Spilling my guts
Whuff. Ok. Here's my hat in the ring. Or stone in the pond. Or whatever.
I've been struggling for the last few weeks with an awakening to the concepts of polyamory. I don't know what is normal, but when I came across the concept and ideas of polyamory, it was like being re-explained something that I always knew. It was an odd feeling. How can something feel natural and good to one person but utterly impossible for another?
But I'm starting in the middle.
To set the stage, I'm a university student with a passion for words. I live with my wife with whom I have been together with for the last four years. Not terribly long ago, life was an entertaining mixture of wonder and frustration. I was, and remain, very happy in our relationship but was occasionally frustrated by my higher libido and desire for affection and attention. However, nothing is perfect and we all need to make compromises.

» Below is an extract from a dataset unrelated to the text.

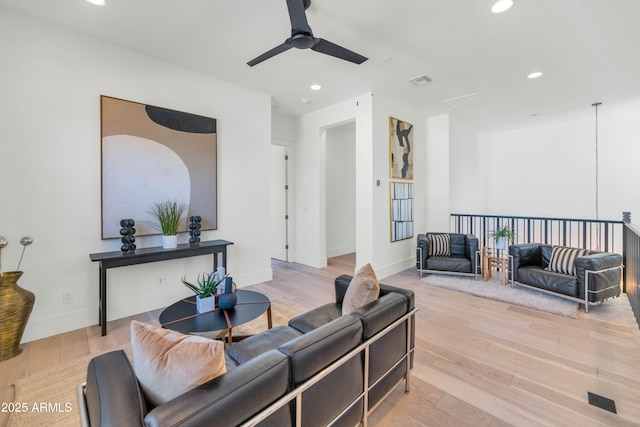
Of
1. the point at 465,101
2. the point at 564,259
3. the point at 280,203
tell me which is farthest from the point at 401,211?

A couple of months ago, I had an experience that set off a landslide of events that I'm still swimming through. We had a fairly large social gathering where me and a long term friend ended up making out quite intensely. We were both more than a little tipsy and enjoyed the experience until the cold realization of what we had done struck. The girl in question went home and I sought out my wife who had gone off with a group of friends to a bar for dancing. I told my wife what had happened and she sort of shrugged it off. It didn't seem like that big a deal.
That lasted about 24 hours.
The next part was, in my mind, the first stage of the ordeal. My wife became increasingly upset about what had happened. I was deeply confused because no matter how I searched my heart I couldn't find anything that I felt I had done wrong. Yet there it was, I had done something that I had always been told was despicable and now my wife was in pain because of it. Why didn't I feel like I had done something wrong? Things were spiraling out of control in my mind. Fortunately, I spoke with someone who told me to look up polyamory, "it might explain a few things". I started reading and it was like finding myself again. Many things which I had just thought odd about myself synced up. For example, I had known for a long time that I wouldn't be bothered if my wife slept with another man, as long as it was open and healthy. I had always been confused by the boundaries that people set about themselves. Jealousy, for me, was linked to feeling a lack of attention and affection, not any sort of physical act.
In short, I realized that I had been poly in my mind for a long time.
This gave rise to the second stage, which was a long, uncomfortable nothing. This all happened unfortunately close to the end-of-session-of-university rush and the beginning-of-the-holidays rush. My wife had distanced herself from her upset and said that she wanted to accept me but wasn't sure how far. We both struggled through our workloads in relative silence. About once a week the topic of polyamory came up, but it always ended in tears. There was a lot of self-blame on my part and a lot of fear on her part. I felt like I was ruining our relationship and she was terrified of the implications of me being poly. We would talk about once a week, more often than that wasn't really bearable. Strangely, at the same time, something wonderful was happening in me. I lost all my frustrations in our relationship. It was as if part of my mind realized that I had been hanging all my needs of fulfillment on her and that had been the source of my frustrations with her. Since learning about polyamory, I've felt happy with everything that she has given me.
So we went through a little over a month with nothing really changing. There was a lot of hidden tension and a lot of hidden feelings. I didn't want to open up for fear of upsetting her and she didn't want to think about things because the outlook was bleak in her eyes.
Now we are moving into stage three: mounting tensions. I'm not going to write too much here because I want my wife to have a chance to read this over and possibly respond. Also, I want to make sure that anything that I have to say, she hears from me, not from it being posted on the internet. I guess, this stage feels like me pushing towards finding agreement and compromise. I currently feel like if I do anything to explore polyamory, it will wreck our relationship. This, however, leaves me feeling unaccepted.
Sorry about writing so much, and congratulations on anyone who has climbed this mountainous post. I guess I came to this site looking for support or suggestions or . . . well, anything really. I'm tired of this situation. I want to move through it.